Dave Hakkens Hakkında
Dave Hakkens, tasarım ve inovasyon alanındaki tutkusuyla bilinen Hollandalı bir endüstriyel tasarımcıdır. Eğitim hayatına 2009 yılında Sint Lucas Akademisi’nde başlamış ve Design Academy Eindhoven’da bitirmiştir. Mezuniyet projeleri, onun tasarım dünyasında büyük bir etki yaratmasına sebep olmuştur.
Phonebloks, Hakkens’in dikkat çeken projelerinden biridir ve modüler telefon konsepti ile teknolojik cihazların ömrünü uzatmayı hedefler. Projede, telefonun her bir parçası bağımsız olarak değiştirilebilir, bu sayede elektronik atık miktarı azaltılır ve cihazların daha sürdürülebilir hale gelmesi sağlanır. Phonebloks, teknoloji dünyasında devrim niteliğinde bir fikir olarak kabul edilir ve elektronik ürünlerin tasarımında uzun ömürlü ve çevre dostu yaklaşımların önemini ortaya çıkarır.
Hakkens’in bir diğer büyük ve önemli projesi Precious Plastic’tir.
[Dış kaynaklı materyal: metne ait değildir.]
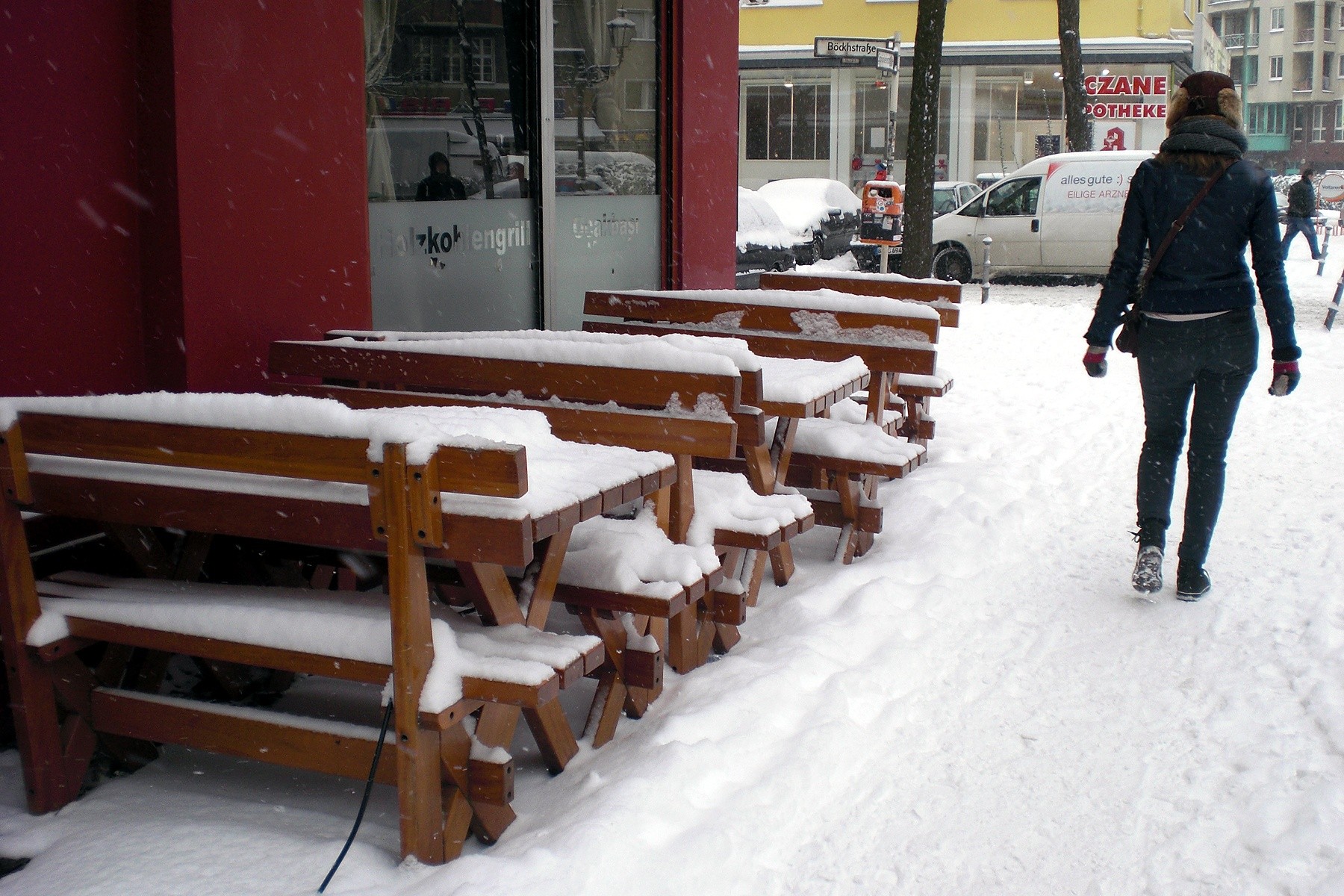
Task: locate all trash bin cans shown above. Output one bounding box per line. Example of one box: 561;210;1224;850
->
860;181;902;240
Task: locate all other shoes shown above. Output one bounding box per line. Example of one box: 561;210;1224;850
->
1315;252;1329;260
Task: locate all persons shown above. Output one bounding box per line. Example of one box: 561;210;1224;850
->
507;162;528;198
1282;168;1322;260
416;152;466;201
1083;71;1302;600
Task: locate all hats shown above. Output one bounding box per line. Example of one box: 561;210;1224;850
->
429;151;450;172
874;163;888;170
1165;70;1243;129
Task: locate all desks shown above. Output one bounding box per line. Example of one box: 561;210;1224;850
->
19;461;677;863
723;370;872;609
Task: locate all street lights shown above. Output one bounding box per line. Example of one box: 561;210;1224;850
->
553;0;636;176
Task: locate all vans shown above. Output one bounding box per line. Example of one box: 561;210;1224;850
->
931;149;1163;285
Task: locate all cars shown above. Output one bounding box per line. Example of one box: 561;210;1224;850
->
734;179;862;276
899;181;988;216
1274;191;1290;224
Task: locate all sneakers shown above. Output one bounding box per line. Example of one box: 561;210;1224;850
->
1128;524;1165;593
1175;568;1212;601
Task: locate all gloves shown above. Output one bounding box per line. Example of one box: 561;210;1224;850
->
1267;359;1301;396
1082;345;1108;378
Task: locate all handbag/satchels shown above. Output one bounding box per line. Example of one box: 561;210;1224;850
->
1115;307;1142;358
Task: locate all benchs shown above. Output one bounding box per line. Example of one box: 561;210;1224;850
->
0;274;964;865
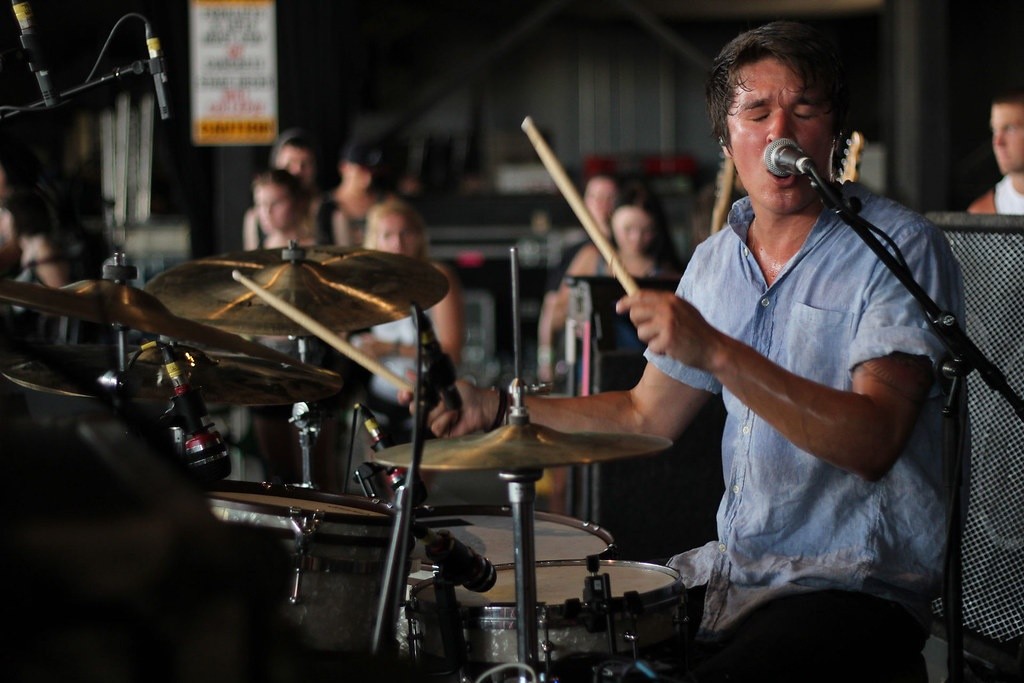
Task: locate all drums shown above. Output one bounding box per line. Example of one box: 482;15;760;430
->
392;502;618;608
205;477;398;655
456;561;690;676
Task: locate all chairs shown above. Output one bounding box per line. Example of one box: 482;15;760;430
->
908;208;1024;683
564;274;728;560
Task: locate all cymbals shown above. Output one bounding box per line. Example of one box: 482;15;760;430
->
136;242;453;339
5;341;338;408
0;269;343;392
366;418;678;474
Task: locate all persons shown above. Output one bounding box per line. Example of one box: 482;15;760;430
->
0;76;1024;507
409;20;969;683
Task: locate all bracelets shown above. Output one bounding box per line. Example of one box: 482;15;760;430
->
484;385;507;432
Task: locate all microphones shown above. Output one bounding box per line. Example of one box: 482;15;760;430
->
157;344;234;487
145;22;177;120
764;138;816;177
408;303;462;422
12;0;61;108
425;529;498;594
360;407;428;509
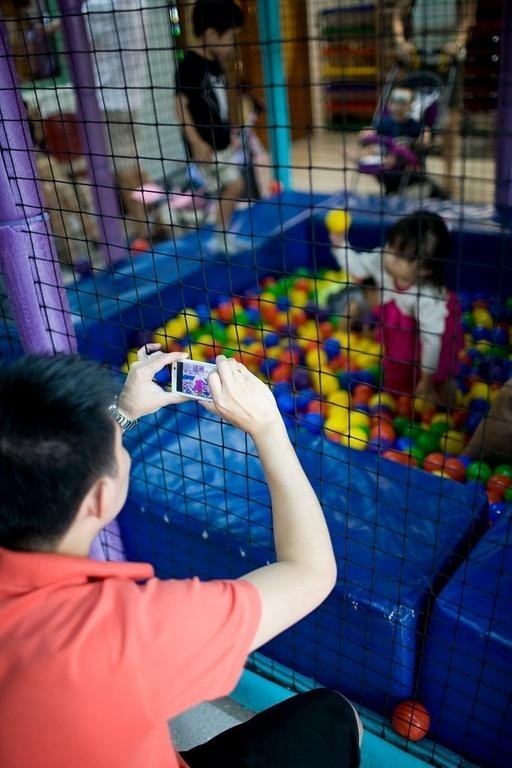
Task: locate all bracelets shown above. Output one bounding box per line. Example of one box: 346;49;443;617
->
107;402;138;432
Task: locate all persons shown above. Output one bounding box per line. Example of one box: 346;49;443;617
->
342;83;420;174
173;1;250;259
0;348;368;767
391;0;478;202
30;0;153;166
328;207;466;408
185;56;272;200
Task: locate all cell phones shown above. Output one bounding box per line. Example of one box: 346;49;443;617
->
171;359;220;404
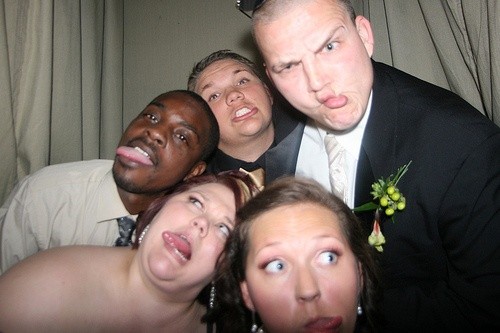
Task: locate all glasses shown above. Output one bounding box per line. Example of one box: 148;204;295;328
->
236;0;263;18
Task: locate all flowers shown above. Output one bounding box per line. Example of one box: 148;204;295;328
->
349;160;413;252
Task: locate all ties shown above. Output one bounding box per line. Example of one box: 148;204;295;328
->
240;167;265;196
114;216;137;246
324;129;346;202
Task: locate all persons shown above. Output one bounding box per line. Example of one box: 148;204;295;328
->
236;1;500;333
0;169;259;333
0;89;220;278
228;175;382;333
187;49;306;192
Hakkens’in projeleri, tasarım ve teknoloji aracılığıyla çevresel sorunları ele almanın yanı sıra topluluk oluşturmanın önemini de vurgular.
Precious Plastic: Küresel Hareket
Precious Plastic, 2012 yılında Hakkens’ın bir üniversite projesi olarak başladı. Ancak bu universite projesi, kısa sürede global bir harekete dönüştü. Precious Plastic’in misyonu, plastik atıkları azaltmak ve toplumu bilinçlendirmek. Precious Plastic, sadece geri dönüşüm makineleri geliştirmekle kalmıyor; yeni biyolojik olarak çözünür malzemeler geliştirmek, sıfır atık yaşam tarzlarını benimsemek ve plastikle mücadele etmek için insanları bir araya getirerek küresel bir etki oluşturmaya çalışıyor. Precious Plastic, insanların bu değişimi mümkün kılacak en önemli faktör olduğunu savunarak Reppatch ile benzerleşen misyonu kolektif bilince dikkat çekiyor.
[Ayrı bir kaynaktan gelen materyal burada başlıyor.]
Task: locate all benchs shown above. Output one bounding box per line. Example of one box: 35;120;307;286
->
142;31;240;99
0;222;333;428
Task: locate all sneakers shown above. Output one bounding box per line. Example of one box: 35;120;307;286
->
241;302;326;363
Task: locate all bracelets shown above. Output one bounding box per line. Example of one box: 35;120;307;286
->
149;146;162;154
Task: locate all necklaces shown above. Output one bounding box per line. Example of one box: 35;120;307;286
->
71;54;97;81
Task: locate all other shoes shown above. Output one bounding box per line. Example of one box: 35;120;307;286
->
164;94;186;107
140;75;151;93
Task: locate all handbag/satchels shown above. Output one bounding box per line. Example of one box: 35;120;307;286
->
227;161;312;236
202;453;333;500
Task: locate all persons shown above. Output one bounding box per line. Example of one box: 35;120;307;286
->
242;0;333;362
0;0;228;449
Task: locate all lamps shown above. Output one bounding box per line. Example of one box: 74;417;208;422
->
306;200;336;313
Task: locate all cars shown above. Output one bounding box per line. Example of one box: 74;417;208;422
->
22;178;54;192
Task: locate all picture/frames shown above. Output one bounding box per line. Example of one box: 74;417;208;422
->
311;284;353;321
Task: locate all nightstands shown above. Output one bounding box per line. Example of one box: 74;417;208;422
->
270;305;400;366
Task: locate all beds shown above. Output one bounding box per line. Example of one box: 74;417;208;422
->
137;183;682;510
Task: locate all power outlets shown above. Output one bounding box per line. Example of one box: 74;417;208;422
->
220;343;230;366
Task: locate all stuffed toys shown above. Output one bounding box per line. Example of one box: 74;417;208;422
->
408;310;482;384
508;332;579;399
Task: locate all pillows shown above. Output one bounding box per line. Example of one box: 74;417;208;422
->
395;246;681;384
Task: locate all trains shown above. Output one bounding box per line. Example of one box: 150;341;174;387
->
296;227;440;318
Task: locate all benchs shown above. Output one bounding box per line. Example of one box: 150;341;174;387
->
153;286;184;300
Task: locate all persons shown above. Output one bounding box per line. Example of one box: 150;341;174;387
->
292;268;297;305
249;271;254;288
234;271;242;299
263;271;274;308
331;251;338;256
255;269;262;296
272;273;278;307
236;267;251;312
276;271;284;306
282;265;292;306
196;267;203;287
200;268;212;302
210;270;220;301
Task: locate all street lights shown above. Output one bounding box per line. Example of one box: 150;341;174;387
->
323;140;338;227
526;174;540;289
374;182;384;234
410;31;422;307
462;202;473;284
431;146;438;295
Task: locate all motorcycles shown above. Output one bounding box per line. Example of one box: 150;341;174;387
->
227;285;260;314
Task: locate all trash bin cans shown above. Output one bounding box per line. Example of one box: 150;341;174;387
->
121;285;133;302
Küçük Adımlar Büyük Etkiler
Precious Plastic’in başarı hikayesi, küçük adımlar ile büyük bir etki yaratmak için muhteşem bir ilham kaynağı. 2012 yılında başlayan bu oluşum, 2013’te ilk versiyonun tanıtılmasıyla ivme kazandı. Sadece bir yıl sonra, dünyanın dört bir yanındaki insanlar bu makinelere merak salarak kendi yerel topluluklarında çoğaltmaya başladı. Bu başarı, projenin yüksek potansiyelini ortaya koydu ve Hakkens, 2015 yılında ekibiyle birlikte ikinci versiyon üzerinde çalışmalarına başladı. 2016’da ise Precious Plastic Version 2 tüm dünyaya tanıtıldı ve bu sefer internetin gücüyle çok daha geniş kitlelere ulaştı.
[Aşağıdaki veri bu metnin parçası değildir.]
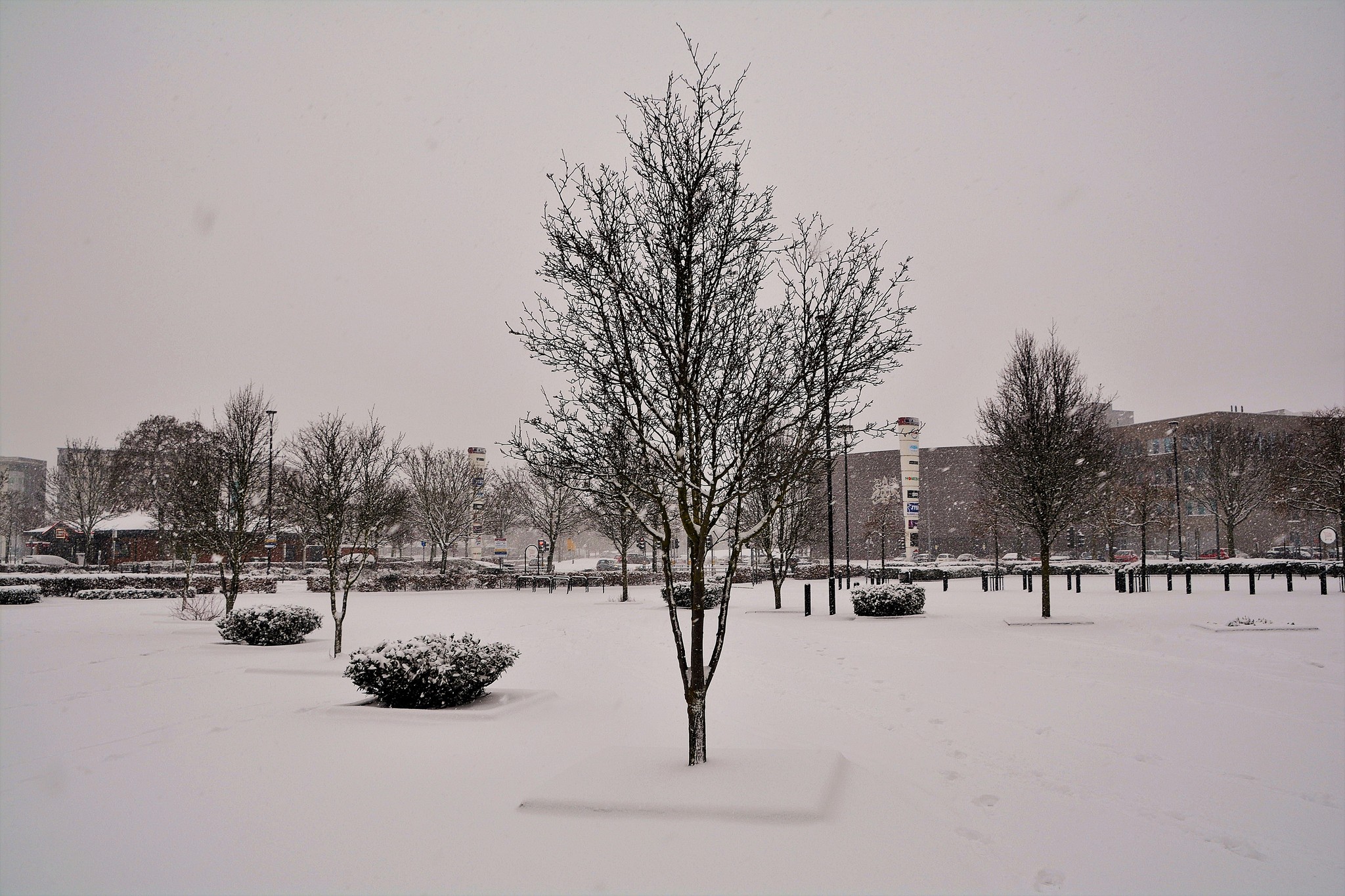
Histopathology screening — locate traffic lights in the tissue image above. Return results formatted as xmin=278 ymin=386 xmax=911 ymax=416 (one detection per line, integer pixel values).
xmin=706 ymin=534 xmax=713 ymax=550
xmin=637 ymin=537 xmax=645 ymax=551
xmin=538 ymin=539 xmax=549 ymax=554
xmin=657 ymin=537 xmax=662 ymax=550
xmin=728 ymin=539 xmax=734 ymax=548
xmin=688 ymin=536 xmax=693 ymax=548
xmin=672 ymin=538 xmax=680 ymax=549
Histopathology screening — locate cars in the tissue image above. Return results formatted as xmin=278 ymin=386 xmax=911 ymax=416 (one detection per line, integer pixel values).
xmin=895 ymin=545 xmax=1294 ymax=564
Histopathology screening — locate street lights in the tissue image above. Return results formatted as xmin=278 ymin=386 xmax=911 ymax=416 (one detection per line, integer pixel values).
xmin=263 ymin=409 xmax=276 ymax=575
xmin=835 ymin=424 xmax=856 ymax=588
xmin=1167 ymin=421 xmax=1184 ymax=562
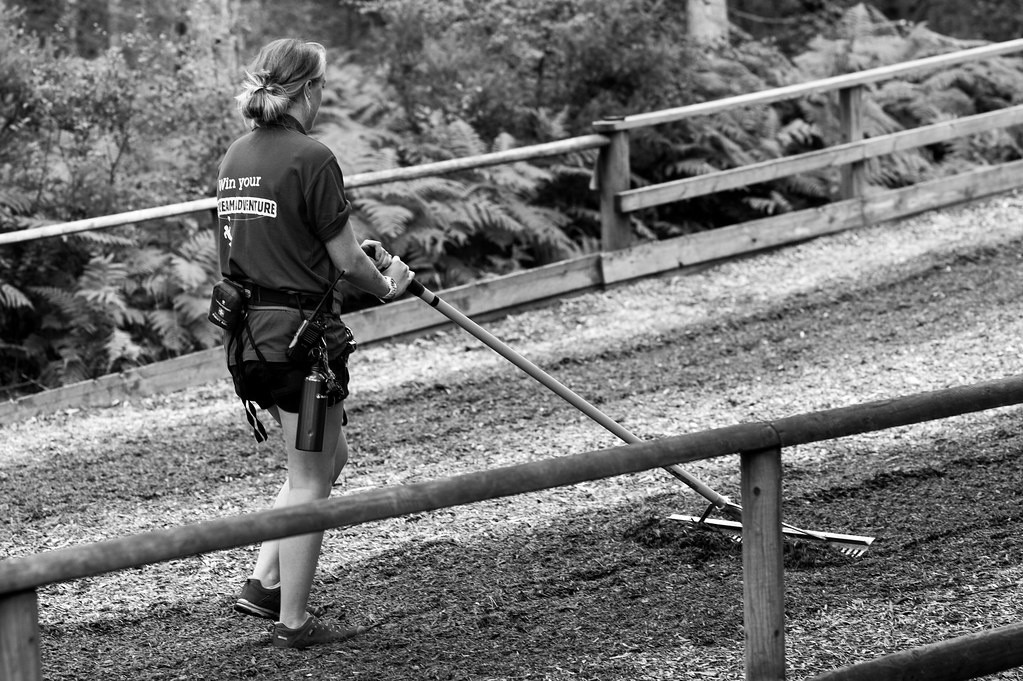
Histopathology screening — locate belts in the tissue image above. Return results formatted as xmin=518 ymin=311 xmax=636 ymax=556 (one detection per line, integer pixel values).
xmin=245 ymin=286 xmax=341 ymax=316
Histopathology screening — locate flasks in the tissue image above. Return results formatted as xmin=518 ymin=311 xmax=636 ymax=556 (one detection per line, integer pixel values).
xmin=295 ymin=348 xmax=328 ymax=452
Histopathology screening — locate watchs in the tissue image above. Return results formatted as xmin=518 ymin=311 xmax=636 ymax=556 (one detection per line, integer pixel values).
xmin=379 ymin=275 xmax=396 ymax=304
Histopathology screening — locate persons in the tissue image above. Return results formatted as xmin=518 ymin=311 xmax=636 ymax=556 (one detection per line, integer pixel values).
xmin=216 ymin=38 xmax=414 ymax=650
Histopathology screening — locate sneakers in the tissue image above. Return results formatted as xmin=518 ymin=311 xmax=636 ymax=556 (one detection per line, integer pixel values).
xmin=275 ymin=614 xmax=355 ymax=650
xmin=234 ymin=578 xmax=283 ymax=619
2017 yılı, Hakkens ve ekibi için bir dönüm noktası oldu. Versiyon 3’ü geliştirirken, sadece makineleri değil, aynı zamanda bu makinelerle çalışmak için daha fazla teknik sunmaya odaklandılar. Versiyon 3’ün lansmanı ile Precious Plastic topluluğu olgunlaştı ve global bir hareket haline geldi. Ayrıca artık topluluğun üyelerinin kendi yaratıcılıkları ile yeni ürünler ortaya çıkarması daha kolaydı.
2018 yılında, büyüyen ekibiyle 4. versiyon üzerinde çalışmaya başladılar. Yeni makineler, teknikler ve plastik atık sorununu çözmek için stratejiler geliştirildi. Son olarak, 2020 yılında Precious Plastic Universe tanıtıldı ve bu sistem, küresel alternatif bir geri dönüşüm sistemi olma hedefiyle yoluna çıktı.
Precious Plastic ve Reppatch’in Ortak Üyeleri
Precious Plastic’in global hareketi, Türkiye’de de etkileyici çalışmalara sebep oluyor. Precious Plastic Turkey, P-Lab ve Plastic Lab, plastik atık sorununu çözmek için yerel düzeyde büyük adımlar atan önemli markalar arasında üstelik Precious Plastic ve Reppatch’in ortak üyeleri.
Precious Plastic Turkey: Haluk tarafından kurulmuştur ve Türkiye’de plastik atık sorununa karşı yürütülen ilk yerel Precious Plastic hareketini temsil ediyor. Haluk, işinden kalan zamanını bu harekete adadı ve HDPE plastik atıklarını özel tasarım dekorasyon ürünlerine dönüştürüyor. Precious Plastic Turkey, sadece üretim yapmakla kalmıyor, aynı zamanda hammadde tedariği ve geri dönüşüm konusunda da yerel topluluklara destek oluyor.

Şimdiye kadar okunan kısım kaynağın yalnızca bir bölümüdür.